**EJERCICIOS**
1: En la crónica de la última semana de enero, ¿qué nombre le pusieron al juego que inventaron con la tela en el parque?
2: Reproduce sin cambios el fragmento de la crónica de la última semana de enero que empieza en las palabras "Al día siguiente" y termina después de "porotera (ver foto).".
3: Continúa la crónica de la última semana de enero a partir de su última oración.

La última semana de enero estuvo movida. El finde pasado fuimos con Samu a un bar shuper vintage que cerraba por estos días, La Jardín, pero había hora y media de espera para una mesa. Terminamos en la terraza interior de Casaluz, comiendo rico, junto a una cerveza para discutir los planes para los próximos años. Resultado, nada claro. Solo mi cara de c-o-l-a-p-s-o ya institucionalizada cada vez que salta a la mesa la idea de dejarlo todo y salir a vagar por el mundo.
Al día siguiente invitamos a los amigos para planear un viaje a Cochamó al que no podré ir (escucho al archienemigo de Bart Simpson decir ja-ja) y el domingo fuimos a parar al Inés de Suárez, mi refugio verde preferido a pasos de la casa, para jugar en el parque. Natalia llevó la tela, Samu se trepó a un árbol grande para atarla y jugamos a subir, dar vueltas e inventar un juego que podría ser muy bien un mueble. La llamamos la vaina porotera (ver foto).

**DATOS PROPORCIONADOS**
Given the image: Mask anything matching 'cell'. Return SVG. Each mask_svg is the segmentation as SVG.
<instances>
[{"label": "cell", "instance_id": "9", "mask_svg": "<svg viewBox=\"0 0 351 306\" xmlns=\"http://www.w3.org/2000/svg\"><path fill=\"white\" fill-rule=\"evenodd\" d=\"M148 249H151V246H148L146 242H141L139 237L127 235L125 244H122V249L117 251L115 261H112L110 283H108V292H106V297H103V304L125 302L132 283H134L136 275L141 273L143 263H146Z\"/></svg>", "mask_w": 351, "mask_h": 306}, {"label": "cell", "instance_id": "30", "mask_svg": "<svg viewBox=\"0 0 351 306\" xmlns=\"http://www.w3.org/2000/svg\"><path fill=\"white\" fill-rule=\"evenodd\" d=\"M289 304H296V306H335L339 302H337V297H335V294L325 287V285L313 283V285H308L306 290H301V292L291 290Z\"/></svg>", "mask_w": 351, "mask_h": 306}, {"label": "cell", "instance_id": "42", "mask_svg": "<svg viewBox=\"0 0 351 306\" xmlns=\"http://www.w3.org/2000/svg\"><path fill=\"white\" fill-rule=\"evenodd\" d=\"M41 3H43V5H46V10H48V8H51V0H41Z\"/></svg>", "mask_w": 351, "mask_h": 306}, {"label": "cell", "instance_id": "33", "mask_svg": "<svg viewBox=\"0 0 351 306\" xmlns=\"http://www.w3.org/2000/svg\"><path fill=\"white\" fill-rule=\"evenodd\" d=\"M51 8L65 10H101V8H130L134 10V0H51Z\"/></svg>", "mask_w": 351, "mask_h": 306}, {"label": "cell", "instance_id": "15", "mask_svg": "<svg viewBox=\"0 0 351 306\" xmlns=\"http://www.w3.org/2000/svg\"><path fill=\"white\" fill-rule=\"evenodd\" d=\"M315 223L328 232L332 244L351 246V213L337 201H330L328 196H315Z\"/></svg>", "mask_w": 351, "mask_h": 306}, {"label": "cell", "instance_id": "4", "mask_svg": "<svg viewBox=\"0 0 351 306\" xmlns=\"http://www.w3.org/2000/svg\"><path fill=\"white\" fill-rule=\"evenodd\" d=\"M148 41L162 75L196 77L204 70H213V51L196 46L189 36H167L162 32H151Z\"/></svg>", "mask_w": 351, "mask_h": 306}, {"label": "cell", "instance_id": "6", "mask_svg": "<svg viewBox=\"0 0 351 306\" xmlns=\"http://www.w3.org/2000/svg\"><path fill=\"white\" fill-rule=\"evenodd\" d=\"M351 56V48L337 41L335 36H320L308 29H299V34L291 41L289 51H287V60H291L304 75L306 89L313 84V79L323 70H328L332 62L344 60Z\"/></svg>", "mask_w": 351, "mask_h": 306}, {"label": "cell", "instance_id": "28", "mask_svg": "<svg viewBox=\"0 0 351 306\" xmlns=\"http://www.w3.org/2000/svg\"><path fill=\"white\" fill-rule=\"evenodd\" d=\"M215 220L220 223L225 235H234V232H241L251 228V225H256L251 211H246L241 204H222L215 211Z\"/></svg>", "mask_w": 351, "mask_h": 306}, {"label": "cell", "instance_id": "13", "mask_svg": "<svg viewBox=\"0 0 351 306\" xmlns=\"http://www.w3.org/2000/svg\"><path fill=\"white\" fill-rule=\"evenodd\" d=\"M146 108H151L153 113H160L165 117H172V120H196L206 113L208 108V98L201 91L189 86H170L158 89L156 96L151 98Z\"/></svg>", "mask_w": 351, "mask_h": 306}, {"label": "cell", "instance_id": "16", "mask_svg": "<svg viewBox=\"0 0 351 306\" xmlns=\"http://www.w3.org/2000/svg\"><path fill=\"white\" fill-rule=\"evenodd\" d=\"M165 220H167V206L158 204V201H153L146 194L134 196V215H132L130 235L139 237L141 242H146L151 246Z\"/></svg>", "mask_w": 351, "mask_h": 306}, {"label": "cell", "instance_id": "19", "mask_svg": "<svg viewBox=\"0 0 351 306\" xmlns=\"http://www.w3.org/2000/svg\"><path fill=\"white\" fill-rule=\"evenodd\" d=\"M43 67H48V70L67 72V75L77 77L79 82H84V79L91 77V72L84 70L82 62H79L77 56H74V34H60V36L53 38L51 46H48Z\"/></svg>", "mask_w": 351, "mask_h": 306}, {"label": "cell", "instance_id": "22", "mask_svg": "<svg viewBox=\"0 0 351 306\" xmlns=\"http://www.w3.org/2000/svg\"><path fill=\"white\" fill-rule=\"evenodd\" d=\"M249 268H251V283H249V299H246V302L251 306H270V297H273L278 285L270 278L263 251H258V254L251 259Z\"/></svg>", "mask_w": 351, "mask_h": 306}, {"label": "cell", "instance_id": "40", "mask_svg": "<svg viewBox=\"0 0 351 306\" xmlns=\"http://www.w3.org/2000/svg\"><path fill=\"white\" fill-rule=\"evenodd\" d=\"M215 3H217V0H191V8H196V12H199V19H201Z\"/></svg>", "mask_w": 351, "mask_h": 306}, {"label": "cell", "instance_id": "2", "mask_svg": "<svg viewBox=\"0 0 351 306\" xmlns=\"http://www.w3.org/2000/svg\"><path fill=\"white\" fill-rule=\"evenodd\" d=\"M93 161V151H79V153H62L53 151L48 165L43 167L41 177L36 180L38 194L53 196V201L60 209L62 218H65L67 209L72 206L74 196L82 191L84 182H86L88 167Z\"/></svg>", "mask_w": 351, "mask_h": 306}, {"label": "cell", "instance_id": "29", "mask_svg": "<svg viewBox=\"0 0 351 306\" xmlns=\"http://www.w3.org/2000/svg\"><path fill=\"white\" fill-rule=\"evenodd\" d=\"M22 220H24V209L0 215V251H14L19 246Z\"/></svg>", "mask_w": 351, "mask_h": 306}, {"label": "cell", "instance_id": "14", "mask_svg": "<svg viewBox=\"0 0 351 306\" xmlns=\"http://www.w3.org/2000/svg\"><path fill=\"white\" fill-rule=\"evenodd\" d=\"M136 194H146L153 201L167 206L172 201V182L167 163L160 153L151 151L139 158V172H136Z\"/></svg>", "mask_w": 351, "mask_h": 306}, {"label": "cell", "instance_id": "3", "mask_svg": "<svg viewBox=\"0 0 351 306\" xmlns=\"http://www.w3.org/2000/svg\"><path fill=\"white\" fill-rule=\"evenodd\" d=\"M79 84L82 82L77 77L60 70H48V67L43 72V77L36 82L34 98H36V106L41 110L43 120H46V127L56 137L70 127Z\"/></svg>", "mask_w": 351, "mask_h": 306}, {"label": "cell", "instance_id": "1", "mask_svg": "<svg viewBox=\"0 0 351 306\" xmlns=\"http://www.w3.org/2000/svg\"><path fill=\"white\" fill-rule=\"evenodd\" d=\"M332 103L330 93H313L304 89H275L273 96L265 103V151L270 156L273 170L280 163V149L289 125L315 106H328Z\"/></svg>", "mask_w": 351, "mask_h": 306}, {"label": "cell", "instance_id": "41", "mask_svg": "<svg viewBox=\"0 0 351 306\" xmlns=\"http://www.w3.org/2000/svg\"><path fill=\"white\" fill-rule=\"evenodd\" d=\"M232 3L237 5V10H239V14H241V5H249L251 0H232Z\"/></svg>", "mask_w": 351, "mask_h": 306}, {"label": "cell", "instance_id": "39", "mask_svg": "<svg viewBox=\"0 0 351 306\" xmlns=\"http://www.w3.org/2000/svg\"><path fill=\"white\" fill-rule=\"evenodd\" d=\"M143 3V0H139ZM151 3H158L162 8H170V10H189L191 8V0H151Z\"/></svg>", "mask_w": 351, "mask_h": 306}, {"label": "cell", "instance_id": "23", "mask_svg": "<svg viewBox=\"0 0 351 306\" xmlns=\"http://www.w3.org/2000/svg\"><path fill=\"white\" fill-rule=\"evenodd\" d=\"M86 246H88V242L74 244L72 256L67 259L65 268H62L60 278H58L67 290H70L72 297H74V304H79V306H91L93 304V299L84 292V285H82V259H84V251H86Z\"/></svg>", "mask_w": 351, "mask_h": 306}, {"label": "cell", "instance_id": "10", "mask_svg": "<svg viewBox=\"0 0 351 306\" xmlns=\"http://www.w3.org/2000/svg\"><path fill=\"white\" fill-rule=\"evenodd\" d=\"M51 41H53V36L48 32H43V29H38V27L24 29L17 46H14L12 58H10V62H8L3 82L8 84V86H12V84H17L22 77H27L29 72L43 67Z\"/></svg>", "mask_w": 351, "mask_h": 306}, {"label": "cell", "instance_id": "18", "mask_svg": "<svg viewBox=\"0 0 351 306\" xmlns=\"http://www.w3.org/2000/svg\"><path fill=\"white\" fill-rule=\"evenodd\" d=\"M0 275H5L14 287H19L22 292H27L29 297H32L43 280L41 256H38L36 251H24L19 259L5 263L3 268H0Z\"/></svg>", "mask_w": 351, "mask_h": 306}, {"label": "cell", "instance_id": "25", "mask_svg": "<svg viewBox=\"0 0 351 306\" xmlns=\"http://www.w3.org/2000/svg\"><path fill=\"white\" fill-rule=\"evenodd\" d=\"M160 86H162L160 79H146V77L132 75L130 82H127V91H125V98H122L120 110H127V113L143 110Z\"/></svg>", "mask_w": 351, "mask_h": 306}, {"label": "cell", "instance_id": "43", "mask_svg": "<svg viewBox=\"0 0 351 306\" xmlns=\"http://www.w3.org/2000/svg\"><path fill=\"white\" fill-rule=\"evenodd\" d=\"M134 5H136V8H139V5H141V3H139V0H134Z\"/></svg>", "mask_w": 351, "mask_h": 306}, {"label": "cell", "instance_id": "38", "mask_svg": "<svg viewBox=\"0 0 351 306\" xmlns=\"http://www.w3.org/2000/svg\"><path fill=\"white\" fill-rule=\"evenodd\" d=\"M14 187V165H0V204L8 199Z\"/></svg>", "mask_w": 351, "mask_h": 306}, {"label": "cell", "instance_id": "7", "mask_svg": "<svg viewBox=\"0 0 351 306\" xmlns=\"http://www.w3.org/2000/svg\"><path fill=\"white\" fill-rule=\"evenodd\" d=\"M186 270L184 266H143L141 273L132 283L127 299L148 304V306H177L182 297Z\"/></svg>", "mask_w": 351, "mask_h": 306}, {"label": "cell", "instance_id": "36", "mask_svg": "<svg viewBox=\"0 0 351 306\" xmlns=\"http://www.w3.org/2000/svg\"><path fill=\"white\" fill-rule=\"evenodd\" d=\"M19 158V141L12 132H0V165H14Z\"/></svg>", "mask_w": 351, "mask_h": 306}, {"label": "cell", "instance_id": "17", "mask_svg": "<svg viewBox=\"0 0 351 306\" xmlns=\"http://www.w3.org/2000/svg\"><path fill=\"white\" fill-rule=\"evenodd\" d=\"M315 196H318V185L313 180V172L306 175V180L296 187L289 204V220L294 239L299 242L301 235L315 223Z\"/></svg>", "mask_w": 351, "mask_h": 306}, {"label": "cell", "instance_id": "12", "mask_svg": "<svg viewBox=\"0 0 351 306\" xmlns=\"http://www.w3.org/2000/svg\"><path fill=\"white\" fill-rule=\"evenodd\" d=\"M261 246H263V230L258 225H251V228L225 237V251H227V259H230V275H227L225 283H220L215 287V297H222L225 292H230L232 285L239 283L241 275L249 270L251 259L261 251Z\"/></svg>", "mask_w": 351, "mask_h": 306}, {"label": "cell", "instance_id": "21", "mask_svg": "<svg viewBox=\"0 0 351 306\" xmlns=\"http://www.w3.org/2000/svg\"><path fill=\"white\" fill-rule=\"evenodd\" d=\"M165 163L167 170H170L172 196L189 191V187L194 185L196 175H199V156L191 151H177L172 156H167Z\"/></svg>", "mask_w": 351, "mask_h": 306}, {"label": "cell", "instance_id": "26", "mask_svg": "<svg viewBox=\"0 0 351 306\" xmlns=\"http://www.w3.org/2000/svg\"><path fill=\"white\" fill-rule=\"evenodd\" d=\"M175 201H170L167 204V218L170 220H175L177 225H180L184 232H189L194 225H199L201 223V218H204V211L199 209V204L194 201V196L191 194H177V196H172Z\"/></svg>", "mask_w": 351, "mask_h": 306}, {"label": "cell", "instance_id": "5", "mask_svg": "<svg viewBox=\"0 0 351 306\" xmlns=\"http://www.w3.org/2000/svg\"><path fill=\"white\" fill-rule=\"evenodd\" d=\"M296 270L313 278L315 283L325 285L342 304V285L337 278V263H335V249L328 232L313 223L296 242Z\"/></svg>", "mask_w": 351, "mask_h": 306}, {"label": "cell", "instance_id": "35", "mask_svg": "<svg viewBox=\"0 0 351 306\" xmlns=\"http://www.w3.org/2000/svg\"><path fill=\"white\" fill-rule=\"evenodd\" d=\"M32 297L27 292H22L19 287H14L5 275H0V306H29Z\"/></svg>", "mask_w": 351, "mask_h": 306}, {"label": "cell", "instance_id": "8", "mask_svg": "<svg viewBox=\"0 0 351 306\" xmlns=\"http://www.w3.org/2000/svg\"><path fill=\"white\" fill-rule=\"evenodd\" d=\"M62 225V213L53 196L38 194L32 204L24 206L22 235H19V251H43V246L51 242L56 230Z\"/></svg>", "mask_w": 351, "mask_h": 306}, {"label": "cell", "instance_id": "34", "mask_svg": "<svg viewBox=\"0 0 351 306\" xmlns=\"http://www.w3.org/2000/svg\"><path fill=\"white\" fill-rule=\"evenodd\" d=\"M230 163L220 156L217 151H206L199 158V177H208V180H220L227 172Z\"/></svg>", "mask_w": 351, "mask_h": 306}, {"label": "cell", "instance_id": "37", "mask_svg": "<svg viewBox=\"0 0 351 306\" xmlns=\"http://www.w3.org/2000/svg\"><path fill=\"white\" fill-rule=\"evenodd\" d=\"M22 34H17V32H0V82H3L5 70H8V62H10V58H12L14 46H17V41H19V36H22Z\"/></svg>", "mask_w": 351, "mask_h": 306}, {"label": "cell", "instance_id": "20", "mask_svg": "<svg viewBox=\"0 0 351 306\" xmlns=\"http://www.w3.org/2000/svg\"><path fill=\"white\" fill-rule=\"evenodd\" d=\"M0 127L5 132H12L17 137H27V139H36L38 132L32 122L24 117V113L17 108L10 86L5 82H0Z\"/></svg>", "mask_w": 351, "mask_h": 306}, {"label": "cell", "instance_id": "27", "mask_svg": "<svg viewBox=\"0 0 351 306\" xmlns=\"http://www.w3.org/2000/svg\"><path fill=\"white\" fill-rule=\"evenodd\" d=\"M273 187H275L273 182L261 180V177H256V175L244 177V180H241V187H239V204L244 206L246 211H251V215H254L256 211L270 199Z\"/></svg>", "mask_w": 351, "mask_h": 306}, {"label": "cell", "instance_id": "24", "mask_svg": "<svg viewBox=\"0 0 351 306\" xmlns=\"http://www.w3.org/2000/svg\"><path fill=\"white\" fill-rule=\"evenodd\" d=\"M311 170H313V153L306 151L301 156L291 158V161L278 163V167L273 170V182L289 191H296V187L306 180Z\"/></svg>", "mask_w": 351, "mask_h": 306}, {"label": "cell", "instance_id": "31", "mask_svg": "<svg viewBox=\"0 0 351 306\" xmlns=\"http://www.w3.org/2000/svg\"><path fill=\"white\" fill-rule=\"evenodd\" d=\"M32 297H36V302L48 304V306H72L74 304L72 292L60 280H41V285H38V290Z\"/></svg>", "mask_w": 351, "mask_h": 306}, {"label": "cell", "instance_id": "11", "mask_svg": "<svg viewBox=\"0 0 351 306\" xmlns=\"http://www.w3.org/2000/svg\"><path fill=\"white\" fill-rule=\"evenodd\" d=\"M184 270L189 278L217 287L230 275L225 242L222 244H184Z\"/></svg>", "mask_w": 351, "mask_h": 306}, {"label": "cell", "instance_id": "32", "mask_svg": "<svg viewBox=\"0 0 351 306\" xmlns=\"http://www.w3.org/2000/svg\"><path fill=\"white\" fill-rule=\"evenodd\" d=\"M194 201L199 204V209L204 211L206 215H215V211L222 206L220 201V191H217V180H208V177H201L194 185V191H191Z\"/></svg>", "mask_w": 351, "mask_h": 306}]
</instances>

**RESPUESTAS**
1: La vaina porotera.

2:
Al día siguiente invitamos a los amigos para planear un viaje a Cochamó al que no podré ir (escucho al archienemigo de Bart Simpson decir ja-ja) y el domingo fuimos a parar al Inés de Suárez, mi refugio verde preferido a pasos de la casa, para jugar en el parque. Natalia llevó la tela, Samu se trepó a un árbol grande para atarla y jugamos a subir, dar vueltas e inventar un juego que podría ser muy bien un mueble. La llamamos la vaina porotera (ver foto).

3:
En la semana terminé la migración de escriboweas a chimuchina.com; crackié Office y Photoshop; volví a la piscina después de más de un año. Gracias, yo también me felicito por eso. Y el jueves logré llegar a la más improbable noche de tarot en El Magdalena, donde Connie me acusó no sin cariño de “huir de la pega”, cuando le comenté que a pesar de todas las medidas desesperadas seguía en el c-o-l-a-p-s-o y además había tenido un pésimo día. Con toda la sensibilidad del peor de los periodos en años, esperé hasta que tuve la oportunidad de hacer una pregunta al oráculo de Jimezu. En tan breves minutos, me sentí profundamente comprendida. “Estás depre. Tienes que cerrar el capítulo anterior para poder sentirte bien en el nuevo lugar. Los pies te duelen porque no te permites parar”.
Y si, al final, cambiarse de pega es una de las cosas más estresantes de la vida (junto con cambiarse de casa, un divorcio, la muerte de alguien cercano, las cucarachas, el apocalipsis infrmático, alien, etc). Por eso no claudicaré hasta encontrar la ocupación sabática (citando a mi amigo Jack Sparrow), que me permita tomar vacaciones cuando y cuanto quiera.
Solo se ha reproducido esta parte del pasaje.